Sparklines in Apache Spark dataframes

As readers of this blog will know I’m a huge advocate of data visualisation techniques and an admirer of the work of Edward Tufte.

In a previous blog post we looked at how to add sparklines to a pandas DataFrame and view this in a Jupyter notebook.

I really like Pandas and with Dask it is possible to operate on larger volumes of data, however there are occasions where we might have to deal with “Big Data” volumes and for this purpose Apache spark is a better fit. In this post we examine how we could visualise a sparkline via Apache Spark using the pyspark library from python.

Firstly we want a development environment. Whilst jupyter notebooks is excellent for interactive data analysis and data science operations using python and pandas in this post we will take a look at Apache Zeppelin. Zeppelin is a very similar to jupyter notebook but offers support for python, scala and multiple interpreters.

In this exercise we will first create a new data frame


%pyspark
from pyspark.sql import *
from pyspark.sql.functions import udf, array
from datetime import datetime as Date
from pyspark.sql.types import StringType
sqlContext = SQLContext(sc)

data = [
[10,'Direct Sales',Date(2019,1,1)],
[12,'Direct Sales',Date(2019,1,2)],
[11,'Direct Sales',Date(2019,1,3)],
[15,'Direct Sales',Date(2019,1,4)],
[12,'Direct Sales',Date(2019,1,5)],
[20,'Online Sales',Date(2019,1,1)],
[25,'Online Sales',Date(2019,1,2)],
[22,'Online Sales',Date(2019,1,3)],
[30,'Online Sales',Date(2019,1,4)],
[23,'Online Sales',Date(2019,1,5)],
]

df = sqlContext.createDataFrame(data , ['Revenue','Department','Date'])

The code above will create a dataframe with 10 rows and 3 columns. This sample data is simulating 5 dates and the sales in 2 different departments.

In terms of viewing a chart we want to pivot the data, note how the syntax of the pyspark pivot is 3 function calls and not as easy to read as the equivalent pandas pivot or pivot_table function.

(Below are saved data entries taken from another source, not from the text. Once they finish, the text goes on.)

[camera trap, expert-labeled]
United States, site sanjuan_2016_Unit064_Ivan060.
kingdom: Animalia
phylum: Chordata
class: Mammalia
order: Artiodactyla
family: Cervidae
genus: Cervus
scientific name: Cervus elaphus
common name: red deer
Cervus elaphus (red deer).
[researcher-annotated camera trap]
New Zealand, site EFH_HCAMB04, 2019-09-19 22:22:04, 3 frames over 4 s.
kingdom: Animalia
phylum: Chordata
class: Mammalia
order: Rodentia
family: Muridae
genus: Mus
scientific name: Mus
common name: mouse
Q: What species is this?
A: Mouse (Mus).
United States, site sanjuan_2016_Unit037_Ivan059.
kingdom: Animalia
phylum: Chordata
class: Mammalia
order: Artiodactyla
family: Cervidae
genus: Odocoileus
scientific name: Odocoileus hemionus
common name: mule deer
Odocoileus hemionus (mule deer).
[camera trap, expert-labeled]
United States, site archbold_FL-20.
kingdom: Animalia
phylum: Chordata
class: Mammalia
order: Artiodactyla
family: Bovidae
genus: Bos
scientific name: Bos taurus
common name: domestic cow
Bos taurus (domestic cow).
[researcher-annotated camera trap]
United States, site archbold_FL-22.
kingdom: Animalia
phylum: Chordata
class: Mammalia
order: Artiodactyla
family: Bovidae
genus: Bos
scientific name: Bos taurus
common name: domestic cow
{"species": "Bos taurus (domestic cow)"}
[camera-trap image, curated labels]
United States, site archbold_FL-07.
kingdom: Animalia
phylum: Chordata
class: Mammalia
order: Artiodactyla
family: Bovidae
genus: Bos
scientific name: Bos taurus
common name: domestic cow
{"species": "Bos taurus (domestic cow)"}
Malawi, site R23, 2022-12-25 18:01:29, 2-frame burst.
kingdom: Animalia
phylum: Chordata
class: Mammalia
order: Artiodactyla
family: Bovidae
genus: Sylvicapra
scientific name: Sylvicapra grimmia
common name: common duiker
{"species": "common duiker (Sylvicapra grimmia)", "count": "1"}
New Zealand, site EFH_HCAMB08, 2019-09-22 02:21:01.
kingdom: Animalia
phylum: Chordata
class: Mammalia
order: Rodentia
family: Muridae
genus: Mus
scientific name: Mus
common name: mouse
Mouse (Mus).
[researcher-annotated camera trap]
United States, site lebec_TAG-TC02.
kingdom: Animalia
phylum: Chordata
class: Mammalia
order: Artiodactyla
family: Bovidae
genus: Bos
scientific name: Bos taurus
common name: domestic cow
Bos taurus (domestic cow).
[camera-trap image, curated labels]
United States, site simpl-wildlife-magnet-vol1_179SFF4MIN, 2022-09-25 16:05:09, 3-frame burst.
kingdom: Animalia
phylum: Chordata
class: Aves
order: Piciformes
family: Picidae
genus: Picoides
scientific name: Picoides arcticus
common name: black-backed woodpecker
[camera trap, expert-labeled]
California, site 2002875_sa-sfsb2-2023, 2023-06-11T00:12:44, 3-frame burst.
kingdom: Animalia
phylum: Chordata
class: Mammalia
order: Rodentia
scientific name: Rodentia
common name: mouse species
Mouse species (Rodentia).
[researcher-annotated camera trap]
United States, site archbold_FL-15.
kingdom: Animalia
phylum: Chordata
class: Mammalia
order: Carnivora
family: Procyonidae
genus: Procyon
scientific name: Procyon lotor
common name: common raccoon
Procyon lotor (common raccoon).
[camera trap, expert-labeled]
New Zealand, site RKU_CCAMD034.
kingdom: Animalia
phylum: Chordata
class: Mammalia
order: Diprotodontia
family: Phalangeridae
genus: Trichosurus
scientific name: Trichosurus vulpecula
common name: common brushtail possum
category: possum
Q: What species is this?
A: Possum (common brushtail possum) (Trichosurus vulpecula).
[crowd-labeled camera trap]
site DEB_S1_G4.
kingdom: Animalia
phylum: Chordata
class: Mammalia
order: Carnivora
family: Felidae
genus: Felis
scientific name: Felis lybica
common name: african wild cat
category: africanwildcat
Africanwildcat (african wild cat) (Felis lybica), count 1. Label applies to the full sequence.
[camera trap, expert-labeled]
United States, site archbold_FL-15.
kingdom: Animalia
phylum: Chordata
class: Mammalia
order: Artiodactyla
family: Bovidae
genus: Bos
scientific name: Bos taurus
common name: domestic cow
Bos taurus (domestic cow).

df = df.groupBy("Department").pivot("Date").sum("Revenue")

Having flattened the data into 2 rows we want to add another column called “Trend” which contains the sparkline, however first we need to create the function which will draw the line.

To draw the line we will use matplotlib. Note however the function is virtually identical to the code we used for pandas.


def sparkline(data, figsize=(4, 0.25), **kwargs):
    """
    creates a sparkline
    """
    from matplotlib import pyplot as plt
    import base64
    from io import BytesIO

    data = list(data)

    *_, ax = plt.subplots(1, 1, figsize=figsize, **kwargs)
    ax.plot(data)
    ax.fill_between(range(len(data)), data, len(data)*[min(data)], alpha=0.1)
    ax.set_axis_off()

    img = BytesIO()
    plt.savefig(img)
    plt.close()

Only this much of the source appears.